Problem statement
Starting from the first line of the items and continuing through the line with "338V277L390 256H338V267L277 287V349L297", echo every line word for word, including both ends.

[start]

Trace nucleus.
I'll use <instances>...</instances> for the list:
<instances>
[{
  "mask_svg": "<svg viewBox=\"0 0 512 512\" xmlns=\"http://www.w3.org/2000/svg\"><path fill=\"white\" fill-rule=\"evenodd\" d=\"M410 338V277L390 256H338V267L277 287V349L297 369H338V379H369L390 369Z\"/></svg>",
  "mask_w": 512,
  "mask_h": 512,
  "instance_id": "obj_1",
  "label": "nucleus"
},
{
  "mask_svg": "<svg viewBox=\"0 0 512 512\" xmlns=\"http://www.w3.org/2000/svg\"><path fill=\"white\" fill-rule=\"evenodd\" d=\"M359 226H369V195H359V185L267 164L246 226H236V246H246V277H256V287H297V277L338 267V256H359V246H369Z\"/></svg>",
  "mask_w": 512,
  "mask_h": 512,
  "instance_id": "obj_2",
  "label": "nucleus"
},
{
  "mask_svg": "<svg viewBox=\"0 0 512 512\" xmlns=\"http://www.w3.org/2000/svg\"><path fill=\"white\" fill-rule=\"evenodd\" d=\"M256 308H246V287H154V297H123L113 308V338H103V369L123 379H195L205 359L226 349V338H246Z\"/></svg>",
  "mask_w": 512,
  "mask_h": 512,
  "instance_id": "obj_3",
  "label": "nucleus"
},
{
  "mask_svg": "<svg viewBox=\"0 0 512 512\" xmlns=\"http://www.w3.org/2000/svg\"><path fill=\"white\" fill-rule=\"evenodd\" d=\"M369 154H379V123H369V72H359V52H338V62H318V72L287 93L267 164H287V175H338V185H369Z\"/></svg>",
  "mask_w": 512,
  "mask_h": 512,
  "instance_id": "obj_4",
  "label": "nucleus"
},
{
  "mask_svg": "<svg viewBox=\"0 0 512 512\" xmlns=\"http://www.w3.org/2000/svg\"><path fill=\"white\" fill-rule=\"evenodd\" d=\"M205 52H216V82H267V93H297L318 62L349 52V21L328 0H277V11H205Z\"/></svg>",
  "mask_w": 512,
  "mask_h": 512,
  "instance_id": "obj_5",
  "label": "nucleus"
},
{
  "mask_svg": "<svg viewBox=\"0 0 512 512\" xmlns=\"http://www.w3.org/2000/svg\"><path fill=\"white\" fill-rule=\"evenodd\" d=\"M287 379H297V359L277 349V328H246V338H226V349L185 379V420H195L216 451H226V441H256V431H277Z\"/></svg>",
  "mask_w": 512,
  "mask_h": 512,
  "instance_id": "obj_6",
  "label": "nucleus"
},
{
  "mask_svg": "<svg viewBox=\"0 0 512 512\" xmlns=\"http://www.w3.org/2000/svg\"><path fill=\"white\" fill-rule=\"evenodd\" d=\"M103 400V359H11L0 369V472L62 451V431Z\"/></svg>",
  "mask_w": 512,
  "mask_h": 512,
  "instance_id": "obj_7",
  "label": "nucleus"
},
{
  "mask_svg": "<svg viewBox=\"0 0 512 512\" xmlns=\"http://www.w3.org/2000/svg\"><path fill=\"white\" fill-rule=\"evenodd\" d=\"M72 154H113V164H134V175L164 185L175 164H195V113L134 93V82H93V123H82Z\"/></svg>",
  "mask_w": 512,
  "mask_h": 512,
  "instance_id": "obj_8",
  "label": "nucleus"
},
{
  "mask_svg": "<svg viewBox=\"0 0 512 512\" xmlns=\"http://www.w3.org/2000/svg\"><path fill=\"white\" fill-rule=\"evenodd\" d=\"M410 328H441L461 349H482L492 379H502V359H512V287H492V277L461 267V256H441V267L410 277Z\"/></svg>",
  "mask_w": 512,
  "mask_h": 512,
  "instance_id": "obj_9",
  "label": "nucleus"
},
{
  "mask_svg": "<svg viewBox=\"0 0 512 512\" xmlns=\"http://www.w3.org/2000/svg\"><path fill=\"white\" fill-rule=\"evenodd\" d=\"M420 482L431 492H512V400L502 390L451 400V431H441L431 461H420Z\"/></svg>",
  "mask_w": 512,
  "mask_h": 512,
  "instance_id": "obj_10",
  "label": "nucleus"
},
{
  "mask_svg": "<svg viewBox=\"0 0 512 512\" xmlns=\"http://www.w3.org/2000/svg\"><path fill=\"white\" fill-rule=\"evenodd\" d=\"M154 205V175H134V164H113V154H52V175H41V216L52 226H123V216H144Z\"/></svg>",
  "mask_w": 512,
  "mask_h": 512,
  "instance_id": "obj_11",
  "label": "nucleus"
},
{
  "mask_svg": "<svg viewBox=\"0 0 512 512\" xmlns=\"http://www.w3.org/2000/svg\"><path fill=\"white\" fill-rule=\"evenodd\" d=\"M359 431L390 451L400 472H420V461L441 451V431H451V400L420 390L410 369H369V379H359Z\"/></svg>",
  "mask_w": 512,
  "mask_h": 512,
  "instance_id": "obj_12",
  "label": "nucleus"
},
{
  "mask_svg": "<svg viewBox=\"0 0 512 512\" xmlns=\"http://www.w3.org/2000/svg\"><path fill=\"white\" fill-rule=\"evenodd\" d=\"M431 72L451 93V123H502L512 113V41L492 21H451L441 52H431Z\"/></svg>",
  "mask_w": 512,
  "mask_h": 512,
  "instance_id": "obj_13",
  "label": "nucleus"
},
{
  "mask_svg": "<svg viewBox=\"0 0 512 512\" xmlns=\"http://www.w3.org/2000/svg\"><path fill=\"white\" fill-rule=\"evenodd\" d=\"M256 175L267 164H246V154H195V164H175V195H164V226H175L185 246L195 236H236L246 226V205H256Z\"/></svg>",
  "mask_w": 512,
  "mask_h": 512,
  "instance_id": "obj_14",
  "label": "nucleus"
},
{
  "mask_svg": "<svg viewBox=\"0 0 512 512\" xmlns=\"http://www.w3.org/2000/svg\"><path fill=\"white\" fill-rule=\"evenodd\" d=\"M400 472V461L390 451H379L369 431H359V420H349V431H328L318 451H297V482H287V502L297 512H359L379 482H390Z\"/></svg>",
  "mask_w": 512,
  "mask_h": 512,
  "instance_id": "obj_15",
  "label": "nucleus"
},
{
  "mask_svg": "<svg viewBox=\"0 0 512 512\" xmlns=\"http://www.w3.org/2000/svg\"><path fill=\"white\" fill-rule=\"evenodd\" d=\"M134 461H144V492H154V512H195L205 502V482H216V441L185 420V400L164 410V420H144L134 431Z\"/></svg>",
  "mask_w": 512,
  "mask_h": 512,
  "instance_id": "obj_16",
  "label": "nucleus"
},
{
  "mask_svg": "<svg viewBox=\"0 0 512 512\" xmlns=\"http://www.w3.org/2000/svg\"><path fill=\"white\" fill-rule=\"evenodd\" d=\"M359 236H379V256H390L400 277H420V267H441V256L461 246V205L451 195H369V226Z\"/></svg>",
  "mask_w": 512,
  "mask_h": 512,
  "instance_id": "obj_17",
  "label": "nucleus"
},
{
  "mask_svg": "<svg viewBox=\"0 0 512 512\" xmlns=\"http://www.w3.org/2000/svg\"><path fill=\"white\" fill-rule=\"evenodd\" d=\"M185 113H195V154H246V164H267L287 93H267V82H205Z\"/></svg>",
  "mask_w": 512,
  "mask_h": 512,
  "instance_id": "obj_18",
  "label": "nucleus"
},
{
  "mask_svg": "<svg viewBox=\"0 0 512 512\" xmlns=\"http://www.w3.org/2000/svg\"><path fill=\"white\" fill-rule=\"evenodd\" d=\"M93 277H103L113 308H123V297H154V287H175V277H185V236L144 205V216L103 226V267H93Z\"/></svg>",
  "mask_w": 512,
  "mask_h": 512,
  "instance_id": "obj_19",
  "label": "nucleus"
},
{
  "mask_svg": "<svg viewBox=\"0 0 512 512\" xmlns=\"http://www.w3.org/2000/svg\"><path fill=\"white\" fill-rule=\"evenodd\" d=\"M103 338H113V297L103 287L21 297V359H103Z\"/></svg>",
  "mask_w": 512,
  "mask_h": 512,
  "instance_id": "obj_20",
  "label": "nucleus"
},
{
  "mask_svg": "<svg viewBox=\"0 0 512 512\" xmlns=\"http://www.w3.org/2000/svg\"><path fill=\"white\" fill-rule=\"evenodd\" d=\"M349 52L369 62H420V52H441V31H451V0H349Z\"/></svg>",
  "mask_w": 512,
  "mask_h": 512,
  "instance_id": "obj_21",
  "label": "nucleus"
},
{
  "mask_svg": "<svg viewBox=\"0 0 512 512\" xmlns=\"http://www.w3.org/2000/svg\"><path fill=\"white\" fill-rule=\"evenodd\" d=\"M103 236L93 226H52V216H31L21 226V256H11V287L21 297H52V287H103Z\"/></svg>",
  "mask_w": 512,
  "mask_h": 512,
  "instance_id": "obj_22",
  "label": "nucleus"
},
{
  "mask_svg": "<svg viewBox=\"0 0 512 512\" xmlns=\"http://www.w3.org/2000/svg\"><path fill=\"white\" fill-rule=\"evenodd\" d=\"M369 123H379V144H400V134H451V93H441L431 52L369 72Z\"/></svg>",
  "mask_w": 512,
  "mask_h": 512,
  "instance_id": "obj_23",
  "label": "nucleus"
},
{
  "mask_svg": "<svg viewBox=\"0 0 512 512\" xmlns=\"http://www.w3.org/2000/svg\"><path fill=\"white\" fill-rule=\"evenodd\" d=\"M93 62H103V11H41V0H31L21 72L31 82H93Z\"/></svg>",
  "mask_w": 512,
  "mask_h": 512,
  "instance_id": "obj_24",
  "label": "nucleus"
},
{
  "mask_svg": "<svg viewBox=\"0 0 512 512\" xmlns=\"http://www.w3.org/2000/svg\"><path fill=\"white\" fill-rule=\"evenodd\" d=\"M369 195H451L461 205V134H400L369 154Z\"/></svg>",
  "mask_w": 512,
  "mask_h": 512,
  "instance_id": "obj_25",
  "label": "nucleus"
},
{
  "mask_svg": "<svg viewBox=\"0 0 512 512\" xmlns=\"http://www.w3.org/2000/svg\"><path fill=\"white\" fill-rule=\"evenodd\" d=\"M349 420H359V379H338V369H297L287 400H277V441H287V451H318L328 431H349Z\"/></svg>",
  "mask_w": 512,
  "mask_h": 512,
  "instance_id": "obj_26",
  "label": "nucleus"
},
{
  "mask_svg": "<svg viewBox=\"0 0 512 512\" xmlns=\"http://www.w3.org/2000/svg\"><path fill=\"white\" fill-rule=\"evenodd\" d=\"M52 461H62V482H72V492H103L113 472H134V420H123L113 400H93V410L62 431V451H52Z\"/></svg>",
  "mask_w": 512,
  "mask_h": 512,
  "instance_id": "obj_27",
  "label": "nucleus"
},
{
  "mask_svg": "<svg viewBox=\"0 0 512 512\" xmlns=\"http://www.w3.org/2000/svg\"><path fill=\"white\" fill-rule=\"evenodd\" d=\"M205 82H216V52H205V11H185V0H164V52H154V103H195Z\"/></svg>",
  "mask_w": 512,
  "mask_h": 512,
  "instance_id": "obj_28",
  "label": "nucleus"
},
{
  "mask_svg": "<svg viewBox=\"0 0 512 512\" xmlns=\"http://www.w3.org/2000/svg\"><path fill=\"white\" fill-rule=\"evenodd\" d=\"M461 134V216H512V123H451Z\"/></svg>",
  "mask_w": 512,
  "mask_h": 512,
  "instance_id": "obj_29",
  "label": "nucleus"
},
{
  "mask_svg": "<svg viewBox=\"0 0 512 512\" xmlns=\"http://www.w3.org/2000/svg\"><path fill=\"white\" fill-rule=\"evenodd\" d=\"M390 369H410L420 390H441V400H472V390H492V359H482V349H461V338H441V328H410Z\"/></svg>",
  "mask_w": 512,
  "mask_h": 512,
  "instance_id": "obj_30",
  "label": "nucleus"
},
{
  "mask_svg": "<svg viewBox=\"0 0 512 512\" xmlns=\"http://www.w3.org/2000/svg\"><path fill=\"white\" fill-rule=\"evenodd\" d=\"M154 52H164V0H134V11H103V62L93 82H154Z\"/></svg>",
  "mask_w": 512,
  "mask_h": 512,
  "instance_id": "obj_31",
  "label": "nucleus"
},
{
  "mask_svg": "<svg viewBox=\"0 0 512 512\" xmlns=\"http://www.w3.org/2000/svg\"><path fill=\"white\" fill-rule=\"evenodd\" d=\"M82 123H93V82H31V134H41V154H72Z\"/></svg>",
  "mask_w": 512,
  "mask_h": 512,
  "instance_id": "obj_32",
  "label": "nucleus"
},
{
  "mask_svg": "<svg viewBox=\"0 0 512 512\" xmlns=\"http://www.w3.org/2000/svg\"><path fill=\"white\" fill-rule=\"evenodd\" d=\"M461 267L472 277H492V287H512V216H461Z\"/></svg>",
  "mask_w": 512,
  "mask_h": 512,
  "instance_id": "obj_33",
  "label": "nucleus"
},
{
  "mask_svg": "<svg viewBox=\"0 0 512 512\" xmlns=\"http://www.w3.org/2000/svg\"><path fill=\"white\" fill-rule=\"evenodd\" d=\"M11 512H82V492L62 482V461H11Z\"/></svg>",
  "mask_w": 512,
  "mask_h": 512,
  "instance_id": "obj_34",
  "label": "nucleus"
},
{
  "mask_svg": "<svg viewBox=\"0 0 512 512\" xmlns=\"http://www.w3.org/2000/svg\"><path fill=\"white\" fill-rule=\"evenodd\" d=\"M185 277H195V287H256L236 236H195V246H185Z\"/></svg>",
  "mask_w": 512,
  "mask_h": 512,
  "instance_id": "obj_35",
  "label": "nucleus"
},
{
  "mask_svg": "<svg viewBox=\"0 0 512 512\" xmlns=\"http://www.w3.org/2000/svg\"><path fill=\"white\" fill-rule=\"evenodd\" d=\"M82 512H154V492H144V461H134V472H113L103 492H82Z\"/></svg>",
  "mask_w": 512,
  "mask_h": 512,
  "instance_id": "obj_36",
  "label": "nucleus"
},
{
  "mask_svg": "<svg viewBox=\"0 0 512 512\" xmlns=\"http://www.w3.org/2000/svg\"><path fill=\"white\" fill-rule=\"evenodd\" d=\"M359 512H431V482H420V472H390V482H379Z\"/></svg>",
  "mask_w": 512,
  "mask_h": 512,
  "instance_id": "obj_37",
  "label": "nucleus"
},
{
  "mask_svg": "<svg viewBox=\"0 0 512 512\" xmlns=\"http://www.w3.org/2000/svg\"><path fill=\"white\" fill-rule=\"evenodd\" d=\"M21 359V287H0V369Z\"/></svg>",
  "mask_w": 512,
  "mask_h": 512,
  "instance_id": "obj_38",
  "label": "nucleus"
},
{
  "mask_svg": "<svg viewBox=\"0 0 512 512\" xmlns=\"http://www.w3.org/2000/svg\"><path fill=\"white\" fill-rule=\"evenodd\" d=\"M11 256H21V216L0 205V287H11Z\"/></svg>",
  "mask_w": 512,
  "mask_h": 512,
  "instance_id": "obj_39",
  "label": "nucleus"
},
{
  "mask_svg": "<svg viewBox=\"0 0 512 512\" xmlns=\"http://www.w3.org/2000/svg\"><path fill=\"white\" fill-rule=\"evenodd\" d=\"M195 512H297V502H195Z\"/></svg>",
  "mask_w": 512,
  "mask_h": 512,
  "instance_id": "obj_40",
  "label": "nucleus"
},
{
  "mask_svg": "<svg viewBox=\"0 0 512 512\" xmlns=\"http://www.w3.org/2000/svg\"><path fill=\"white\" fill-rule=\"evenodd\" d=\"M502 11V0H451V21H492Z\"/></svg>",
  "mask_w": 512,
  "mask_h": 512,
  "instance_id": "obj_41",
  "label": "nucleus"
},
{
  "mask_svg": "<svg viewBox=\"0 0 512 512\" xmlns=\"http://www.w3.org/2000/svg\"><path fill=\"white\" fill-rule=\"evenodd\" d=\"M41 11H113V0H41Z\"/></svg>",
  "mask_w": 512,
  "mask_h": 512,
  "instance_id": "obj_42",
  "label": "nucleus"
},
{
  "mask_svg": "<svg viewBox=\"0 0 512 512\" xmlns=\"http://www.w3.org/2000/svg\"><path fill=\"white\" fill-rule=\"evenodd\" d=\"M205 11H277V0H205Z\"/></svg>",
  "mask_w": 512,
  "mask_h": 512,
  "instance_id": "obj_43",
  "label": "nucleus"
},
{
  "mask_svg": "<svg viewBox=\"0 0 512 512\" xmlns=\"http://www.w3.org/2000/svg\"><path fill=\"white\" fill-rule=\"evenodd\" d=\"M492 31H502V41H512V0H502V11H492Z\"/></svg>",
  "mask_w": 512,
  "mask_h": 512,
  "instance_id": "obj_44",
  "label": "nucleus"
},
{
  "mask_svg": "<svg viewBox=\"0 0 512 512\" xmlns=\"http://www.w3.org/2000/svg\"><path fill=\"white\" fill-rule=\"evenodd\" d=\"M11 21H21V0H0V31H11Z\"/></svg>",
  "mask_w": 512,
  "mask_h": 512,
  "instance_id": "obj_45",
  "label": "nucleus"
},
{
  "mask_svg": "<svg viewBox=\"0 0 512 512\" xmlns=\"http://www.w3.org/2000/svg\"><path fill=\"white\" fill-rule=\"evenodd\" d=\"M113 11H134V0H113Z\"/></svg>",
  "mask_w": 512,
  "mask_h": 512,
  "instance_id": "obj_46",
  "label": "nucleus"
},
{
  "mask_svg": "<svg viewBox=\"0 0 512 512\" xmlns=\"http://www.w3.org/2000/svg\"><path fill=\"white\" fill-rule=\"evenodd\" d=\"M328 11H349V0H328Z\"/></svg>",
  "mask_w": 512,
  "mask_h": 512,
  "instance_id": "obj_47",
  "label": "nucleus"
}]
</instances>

[end]

Output for this task
Trace nucleus.
I'll use <instances>...</instances> for the list:
<instances>
[{
  "mask_svg": "<svg viewBox=\"0 0 512 512\" xmlns=\"http://www.w3.org/2000/svg\"><path fill=\"white\" fill-rule=\"evenodd\" d=\"M410 338V277L390 256H338V267L277 287V349L297 369H338V379H369L390 369Z\"/></svg>",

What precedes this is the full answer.